• Task statement
Rewrite the lines below as a numbered list, starting at the line that contains "Considering this image" and ending at the last line of the items, and leave out blank lines.

Image-based spatial reasoning items
++++++++++++++++++++
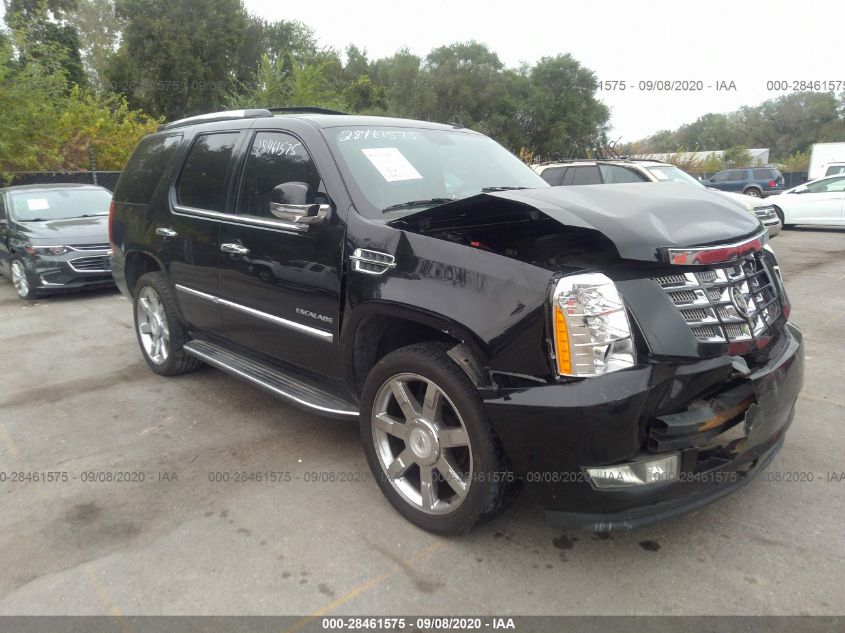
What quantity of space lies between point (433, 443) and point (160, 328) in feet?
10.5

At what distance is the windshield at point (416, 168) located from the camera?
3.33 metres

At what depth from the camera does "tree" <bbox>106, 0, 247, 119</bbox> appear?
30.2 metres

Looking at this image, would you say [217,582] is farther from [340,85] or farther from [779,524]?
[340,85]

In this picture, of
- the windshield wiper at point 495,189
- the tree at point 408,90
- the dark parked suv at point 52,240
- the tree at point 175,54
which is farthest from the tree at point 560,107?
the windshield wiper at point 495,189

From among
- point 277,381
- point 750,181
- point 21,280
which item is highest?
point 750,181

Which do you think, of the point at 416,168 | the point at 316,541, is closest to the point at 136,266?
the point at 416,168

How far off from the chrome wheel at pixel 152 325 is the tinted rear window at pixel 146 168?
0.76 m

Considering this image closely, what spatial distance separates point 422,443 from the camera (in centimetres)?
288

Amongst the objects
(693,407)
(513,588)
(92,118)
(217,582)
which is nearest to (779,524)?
++++++++++++++++++++
• Solution for this task
1. Considering this image closely, what spatial distance separates point 422,443 from the camera (in centimetres)?
2. 288
3. Amongst the objects
4. (693,407)
5. (513,588)
6. (92,118)
7. (217,582)
8. which is nearest to (779,524)?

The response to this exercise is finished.